* Page text
Greece seeks ways to ease austerity plan
ATHENS - Agence Frence-Presse
People walk on by posters of magazine covers, featuring the leader of the conservative New Democracy party and newly elected PM Antonis Samaras (L) and the leader of the left Syriza party Alexis Tsipras, in Athens. AFP photo
Greece breached the rules of its EU-IMF loan agreement by taking on some 70,000 public sector staff in two years, undermining efforts to reduce the state payroll, a report said yesterday.To Vima weekly said the public jobs creation in 2010 and 2011 were highest in local administration, health, the police and culture, where the number of employees actually increased.
It cited a report from a permanent mission to Athens of the so-called ‘troika’ of international creditors, the EU, IMF and the European Central Bank, and data given by outgoing finance minister George Zannias.
“While they legislated rules to reduce the number of civil servants, they were bringing people in through the window,” An unidentified troika official told the daily: The official added that over 12,000 people were hired by local councils even as a cost-cutting initiative merging municipalities was underway. Zannias’ report to the new government coalition after June 17 elections allegedly reveals that although over 53,000 civil servants retired in 2010, the overall number of state staff was almost steady at 692,000 people, To Vima said.

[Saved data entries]
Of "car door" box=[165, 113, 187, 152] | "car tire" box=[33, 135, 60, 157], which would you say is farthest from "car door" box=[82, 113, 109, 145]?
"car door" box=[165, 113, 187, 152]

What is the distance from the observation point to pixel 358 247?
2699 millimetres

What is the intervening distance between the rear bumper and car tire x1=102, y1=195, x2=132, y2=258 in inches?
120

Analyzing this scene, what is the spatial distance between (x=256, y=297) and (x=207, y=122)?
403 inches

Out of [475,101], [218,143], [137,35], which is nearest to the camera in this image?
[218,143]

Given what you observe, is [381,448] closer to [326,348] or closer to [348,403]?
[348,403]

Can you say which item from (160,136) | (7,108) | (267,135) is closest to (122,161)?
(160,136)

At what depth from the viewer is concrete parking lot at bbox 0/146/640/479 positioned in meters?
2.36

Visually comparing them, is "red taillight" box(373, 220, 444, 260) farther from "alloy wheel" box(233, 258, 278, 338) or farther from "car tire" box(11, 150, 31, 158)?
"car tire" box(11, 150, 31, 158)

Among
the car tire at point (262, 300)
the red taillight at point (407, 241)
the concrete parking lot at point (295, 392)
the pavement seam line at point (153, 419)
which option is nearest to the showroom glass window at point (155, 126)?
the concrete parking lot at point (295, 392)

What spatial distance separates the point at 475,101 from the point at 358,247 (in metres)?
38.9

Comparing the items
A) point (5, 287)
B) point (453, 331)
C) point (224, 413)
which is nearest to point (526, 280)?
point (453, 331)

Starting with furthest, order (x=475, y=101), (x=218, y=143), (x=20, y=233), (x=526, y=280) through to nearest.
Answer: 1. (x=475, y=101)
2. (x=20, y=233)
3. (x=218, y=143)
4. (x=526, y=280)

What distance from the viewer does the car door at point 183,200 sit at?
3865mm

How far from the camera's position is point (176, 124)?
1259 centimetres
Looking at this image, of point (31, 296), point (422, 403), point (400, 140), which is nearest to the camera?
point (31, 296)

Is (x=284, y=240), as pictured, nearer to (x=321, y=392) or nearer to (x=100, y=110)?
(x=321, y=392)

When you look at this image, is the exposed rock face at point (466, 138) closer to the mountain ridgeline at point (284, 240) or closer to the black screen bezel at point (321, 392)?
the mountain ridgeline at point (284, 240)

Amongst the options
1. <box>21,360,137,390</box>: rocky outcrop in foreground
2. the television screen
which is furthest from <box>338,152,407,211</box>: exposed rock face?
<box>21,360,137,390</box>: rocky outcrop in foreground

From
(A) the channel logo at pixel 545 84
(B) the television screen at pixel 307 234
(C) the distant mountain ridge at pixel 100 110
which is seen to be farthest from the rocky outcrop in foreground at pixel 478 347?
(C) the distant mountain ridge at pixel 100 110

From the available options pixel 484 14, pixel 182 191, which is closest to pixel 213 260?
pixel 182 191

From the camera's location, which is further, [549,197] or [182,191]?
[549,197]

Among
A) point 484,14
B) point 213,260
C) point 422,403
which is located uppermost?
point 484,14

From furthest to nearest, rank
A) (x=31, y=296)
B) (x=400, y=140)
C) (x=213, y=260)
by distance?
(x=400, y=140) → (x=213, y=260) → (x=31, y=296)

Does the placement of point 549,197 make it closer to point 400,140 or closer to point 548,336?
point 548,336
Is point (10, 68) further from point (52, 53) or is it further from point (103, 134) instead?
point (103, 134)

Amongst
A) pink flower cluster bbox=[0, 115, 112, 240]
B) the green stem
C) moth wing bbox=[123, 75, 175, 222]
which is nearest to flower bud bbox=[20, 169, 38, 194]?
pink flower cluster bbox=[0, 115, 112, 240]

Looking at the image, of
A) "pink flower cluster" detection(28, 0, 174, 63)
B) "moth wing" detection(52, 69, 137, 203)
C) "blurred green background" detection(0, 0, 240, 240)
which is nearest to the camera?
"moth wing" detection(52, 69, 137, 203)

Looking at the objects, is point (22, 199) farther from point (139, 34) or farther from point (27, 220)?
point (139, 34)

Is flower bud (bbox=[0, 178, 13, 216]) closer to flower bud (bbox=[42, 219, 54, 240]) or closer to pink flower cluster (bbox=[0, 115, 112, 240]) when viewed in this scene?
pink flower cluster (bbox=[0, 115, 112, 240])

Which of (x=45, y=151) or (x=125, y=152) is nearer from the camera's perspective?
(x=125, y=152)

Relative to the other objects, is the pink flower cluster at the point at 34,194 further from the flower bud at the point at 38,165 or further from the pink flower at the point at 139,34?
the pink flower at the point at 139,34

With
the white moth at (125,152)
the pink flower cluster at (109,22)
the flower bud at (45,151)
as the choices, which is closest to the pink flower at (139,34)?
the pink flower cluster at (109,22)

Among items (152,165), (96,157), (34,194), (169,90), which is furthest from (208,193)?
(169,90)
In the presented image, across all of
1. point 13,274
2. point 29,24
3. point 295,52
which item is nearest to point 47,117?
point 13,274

* Task item A
List the areas of public administration in which, according to the Greece austerity article, public job creation in 2010 and 2011 was highest.
* Task item B
In the Greece austerity article, how many people were hired by local councils while the municipality mergers were underway?
* Task item C
Resume the Greece austerity article after its last sentence.

* Exercise result A
Local administration, health, the police, culture

* Exercise result B
Over 12,000 people.

* Exercise result C
In this case, most of the vacancies were filled immediately, the daily said. Similarly, although another 40,000 staff left in 2011, the net reduction on the payroll was only 24,000.
By this time, Greece had promised to only hire one civil servant for every five that left.
But over 16,000 people were hired instead of the allowed 8,000, To Vima said.
The report came ahead of an expected EU-IMF audit starting today.
Structural reforms pledged in return for billions of euros in EU-IMF loans were suspended in April as the country held two elections in six weeks, with the first on May 6 failing to produce a workable government.
Meanwhile, the new Greek government said or June 23 it wanted to review several austerity measures enacted for rescue loans and bargain for a two-year fiscal adjustment extension as it prepared for an EU-IMF audit.
New government to ‘revise’ austerity plan
A policy document released by the conservative-led coalition said efforts to “revise” Greece’s EU-IMF bailout deal in talks with creditors starting today include “the extension of the fiscal adjustment by at least two years” to 2016.
The aim would be to meet fiscal goals “without further cuts to salaries, pensions and public investment” and new taxes, it said, announcing a freeze on further civil-service layoffs, sales-tax cuts and longer unemployment benefits.
“The aim is to avoid layoffs of permanent staff, but to economize a serious amount through non-salary operational costs and less bureaucracy,” the three-party coalition document said.
The new government said it also wanted to review minimum-wage cuts and measures taken earlier this year to facilitate private-sector layoffs, arguing that collective labor agreements would “return to the level defined by European social law” and what Europeans have agreed on.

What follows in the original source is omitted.